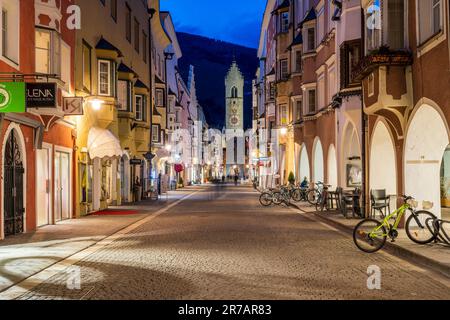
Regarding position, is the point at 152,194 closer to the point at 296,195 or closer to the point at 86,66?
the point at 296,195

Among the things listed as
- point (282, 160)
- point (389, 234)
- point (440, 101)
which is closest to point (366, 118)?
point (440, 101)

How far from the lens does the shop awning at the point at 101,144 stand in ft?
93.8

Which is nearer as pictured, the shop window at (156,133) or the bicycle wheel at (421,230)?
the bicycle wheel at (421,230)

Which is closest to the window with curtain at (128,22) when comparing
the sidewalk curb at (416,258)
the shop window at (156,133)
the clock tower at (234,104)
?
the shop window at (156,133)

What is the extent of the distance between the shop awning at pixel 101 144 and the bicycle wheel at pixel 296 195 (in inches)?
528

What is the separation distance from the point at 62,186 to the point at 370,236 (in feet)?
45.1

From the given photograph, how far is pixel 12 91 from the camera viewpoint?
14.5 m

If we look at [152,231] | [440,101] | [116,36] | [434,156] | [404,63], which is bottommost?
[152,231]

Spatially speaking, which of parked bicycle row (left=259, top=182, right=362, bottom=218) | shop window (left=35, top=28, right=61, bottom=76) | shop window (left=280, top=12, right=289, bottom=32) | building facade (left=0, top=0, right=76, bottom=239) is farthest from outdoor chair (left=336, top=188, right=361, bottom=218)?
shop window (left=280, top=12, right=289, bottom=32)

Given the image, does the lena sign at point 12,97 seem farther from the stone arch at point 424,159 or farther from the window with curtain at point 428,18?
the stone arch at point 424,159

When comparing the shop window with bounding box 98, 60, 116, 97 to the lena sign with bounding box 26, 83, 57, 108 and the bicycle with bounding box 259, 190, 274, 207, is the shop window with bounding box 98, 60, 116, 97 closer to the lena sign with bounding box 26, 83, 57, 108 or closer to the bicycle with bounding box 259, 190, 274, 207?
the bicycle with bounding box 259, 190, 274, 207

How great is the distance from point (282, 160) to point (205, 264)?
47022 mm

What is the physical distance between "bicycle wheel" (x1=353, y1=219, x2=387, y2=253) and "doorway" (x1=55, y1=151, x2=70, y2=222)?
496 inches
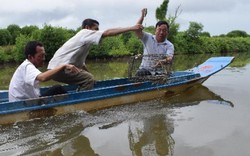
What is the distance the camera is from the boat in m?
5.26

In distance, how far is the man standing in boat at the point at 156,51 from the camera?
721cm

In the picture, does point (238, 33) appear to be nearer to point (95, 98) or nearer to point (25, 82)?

+-------+

# [Objective]
Transcribe all the lines above exactly, apart from the pictures.

# [Completed exercise]
Regarding position, is the point at 152,194 closer to the point at 296,195 or closer to the point at 86,66?
the point at 296,195

Among the things listed as
- point (282, 160)
- point (389, 234)
- point (440, 101)
which is closest to point (366, 118)?
point (440, 101)

How far from the lens does the shop awning at the point at 101,144 stand in ft?
93.8

Which is nearer as pictured, the shop window at (156,133) or the bicycle wheel at (421,230)?
the bicycle wheel at (421,230)

Which is closest to the window with curtain at (128,22) when comparing
the sidewalk curb at (416,258)
the shop window at (156,133)
the clock tower at (234,104)
?
the shop window at (156,133)

What is the extent of the distance between the shop awning at pixel 101 144 and the bicycle wheel at pixel 296 195 (in inches)?
528

What is the separation distance from the point at 62,186 to the point at 370,236 (in feet)?
45.1

From the given photograph, how far is pixel 12 91 from the camera viewpoint?
14.5 m

If we look at [152,231] | [440,101] | [116,36] | [434,156] | [404,63], which is bottommost?
[152,231]

Spatially speaking, which of parked bicycle row (left=259, top=182, right=362, bottom=218) | shop window (left=35, top=28, right=61, bottom=76) | shop window (left=280, top=12, right=289, bottom=32) | building facade (left=0, top=0, right=76, bottom=239) is farthest from outdoor chair (left=336, top=188, right=361, bottom=218)?
shop window (left=280, top=12, right=289, bottom=32)

Given the image, does the lena sign at point 12,97 seem farther from the stone arch at point 424,159 or farther from the window with curtain at point 428,18?
the stone arch at point 424,159

When comparing the shop window with bounding box 98, 60, 116, 97 to the lena sign with bounding box 26, 83, 57, 108 and the bicycle with bounding box 259, 190, 274, 207, is the shop window with bounding box 98, 60, 116, 97 closer to the lena sign with bounding box 26, 83, 57, 108 or closer to the bicycle with bounding box 259, 190, 274, 207?
the bicycle with bounding box 259, 190, 274, 207

How great is the distance from point (282, 160) to point (205, 264)?
47022 mm

What is the physical distance between "bicycle wheel" (x1=353, y1=219, x2=387, y2=253) and "doorway" (x1=55, y1=151, x2=70, y2=222)?
496 inches
What is the distance the camera is from the boat in m?
5.26

In distance, how far is the man standing in boat at the point at 156,51 from the camera?
721cm

In the picture, does point (238, 33) appear to be nearer to point (95, 98) or nearer to point (25, 82)?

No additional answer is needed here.